Living in the Shadow of the End Times
Many of us have been steeped in doomsday predictions since we were old enough to be aware of the wider world. Some of us have watched the Nostradamus documentary, “The Man Who Saw Tomorrow”, and then spent years waiting for the seer’s various grim predictions to come to pass. People half-jokingly describe their contingency plans for when humans start resorting to cannibalism, or when nuclear war destroys most of life on Earth.
In recent decades, popular sentiments around these sorts of end-times scenarios began to shift. It seemed likelier that the human race would meet its demise through environmental catastrophe rather than through any devastation wreaked by an atomic bomb. The media swarms with dire forecasts for the future. Many of these have now reached their culmination with all the talk of global warming, the end of the Mayan calendar, the film “2012” and other apocalyptic hoopla.
No one, no matter how psychically-inclined they may be, can predict the future with unerring accuracy. We are each creating our personal reality in every moment. Even the past is not as concrete as it appears to our perception. But it’s obvious that those of us who’re alive in this time and place have incarnated into a overarching scenario wherein the life of the Earth is in jeopardy. Some New Age thinkers, as well as channelers such as Edgar Cayce, have claimed that this crisis has been precipitated before. It was faced by peoples long vanished, who are now only hinted at in our murkiest legends (Lemuria, Mu and Atlantis are among the best-known examples of such vanished civilizations).
It’s possible that we all possess some unconscious knowledge that pertains to this crisis. We are not living in the “shadow of the end times” by accident. On some levels this experience is familiar. On the inside, none of us are really surprised to see it manifesting, even though we may be shocked, frightened and upset on the surface. The arrival of this crisis was somehow expected, just like the advent of swift technological progress was. Perhaps we anticipated such things because we chose to be born in this age in order to meet such challenges.
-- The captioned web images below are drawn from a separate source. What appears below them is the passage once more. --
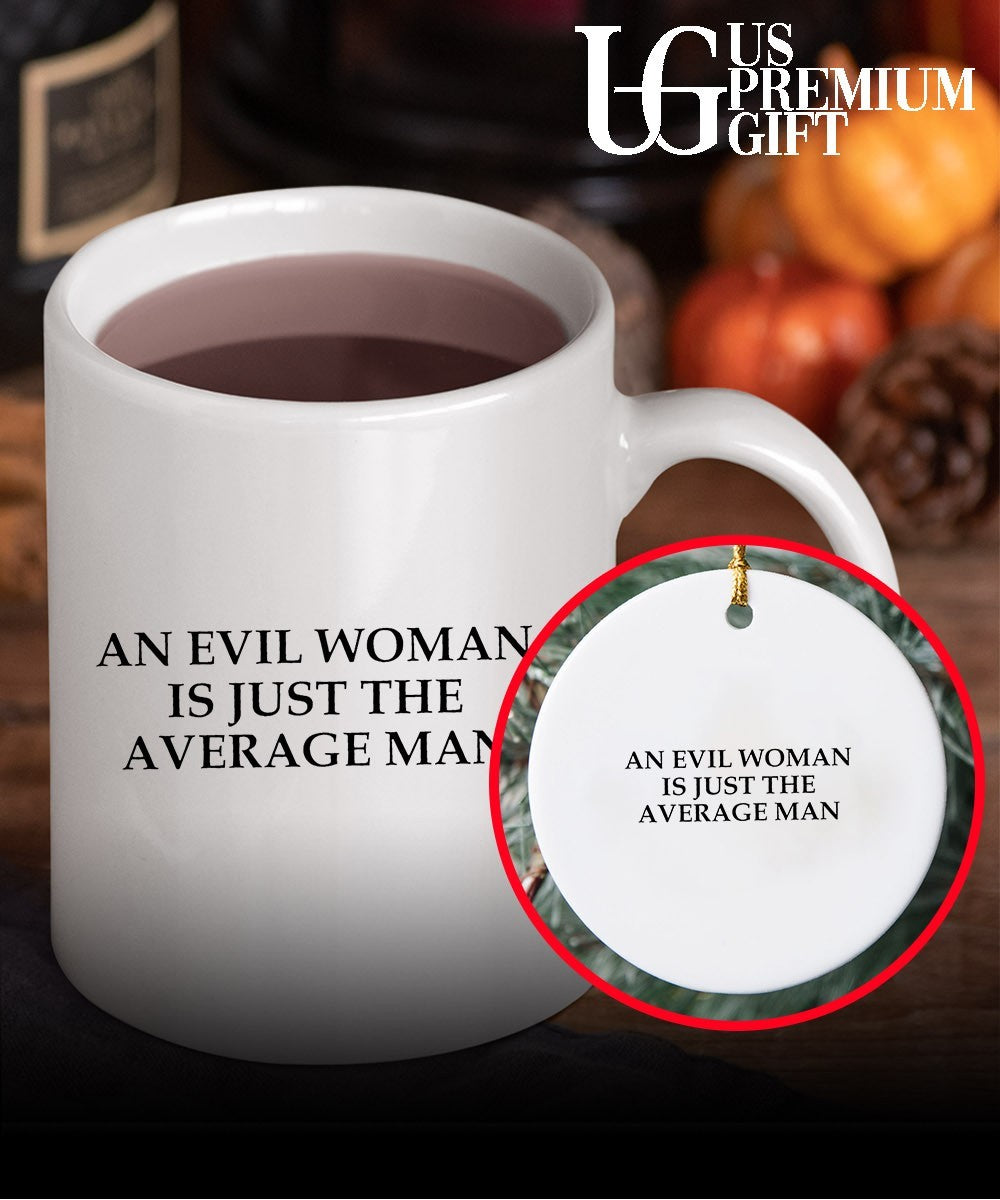 An Evil Woman Is Just The Average Man shirt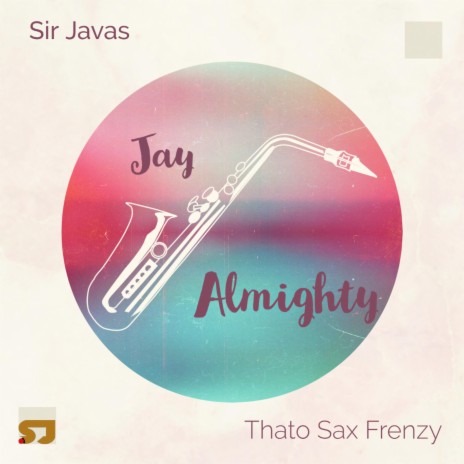 Jay Almighty ft. Thato Sax Frenzy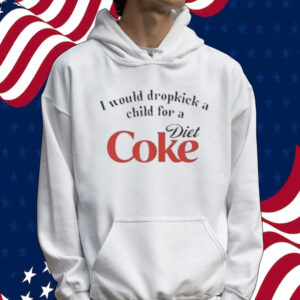 Official I Would Dropkick A Child For A Diet Coke Tee Shirt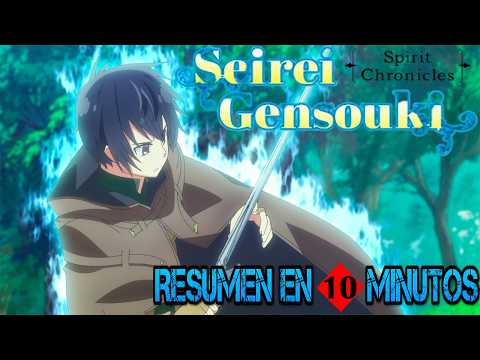 SEIREI GENSOUKI | ¡MAGIA, REENCARNACIÓN Y DESTINO! | RESUMEN EN MINUTOS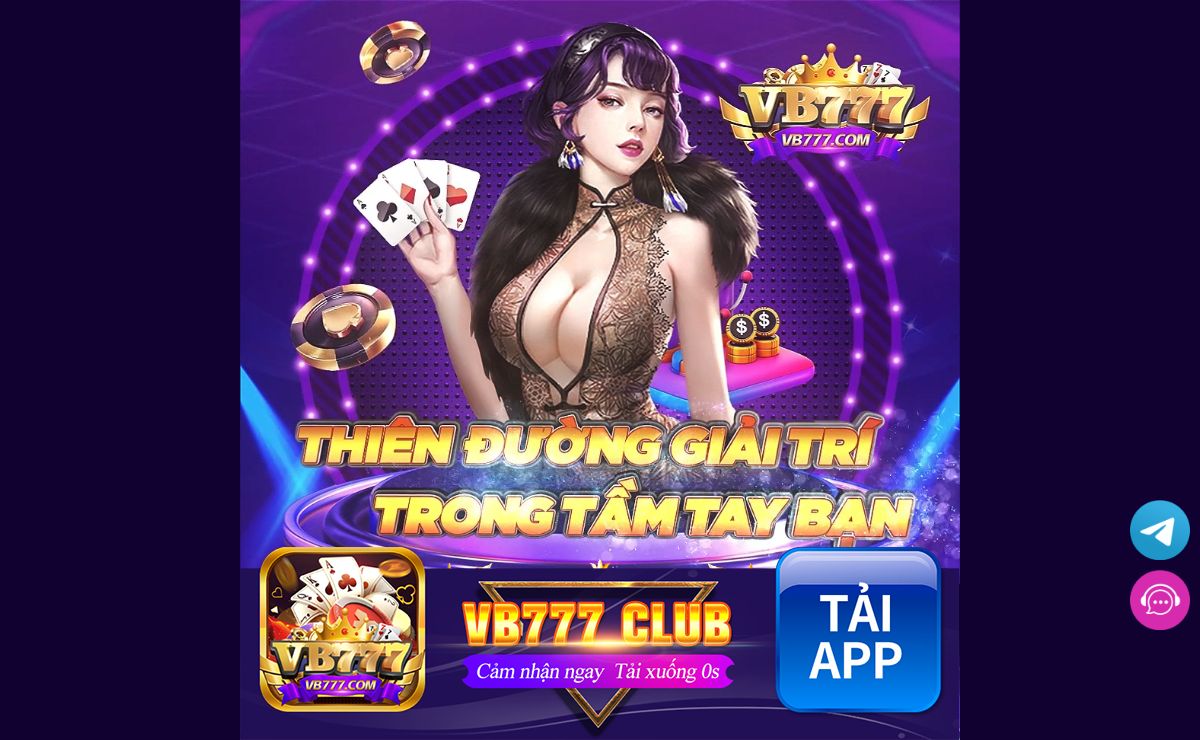 VB777 - VB777 Club | VN No.1 - THIÊN ĐƯỜNG TRÒ CHƠI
For any adventure of consciousness to have meaning, the risks must be real. We learn the value of life partially through our awareness of what we stand to lose. This suggests that we are emotionally and spiritually equipped to rise to this crisis and prevail. At the same time, no faith, karma, or fate can ensure that we actually will overcome this. Freedom of choice is ours, and we are responsible for both the triumphs and the tragedies that we manifest through our use of our divine gift of creativity.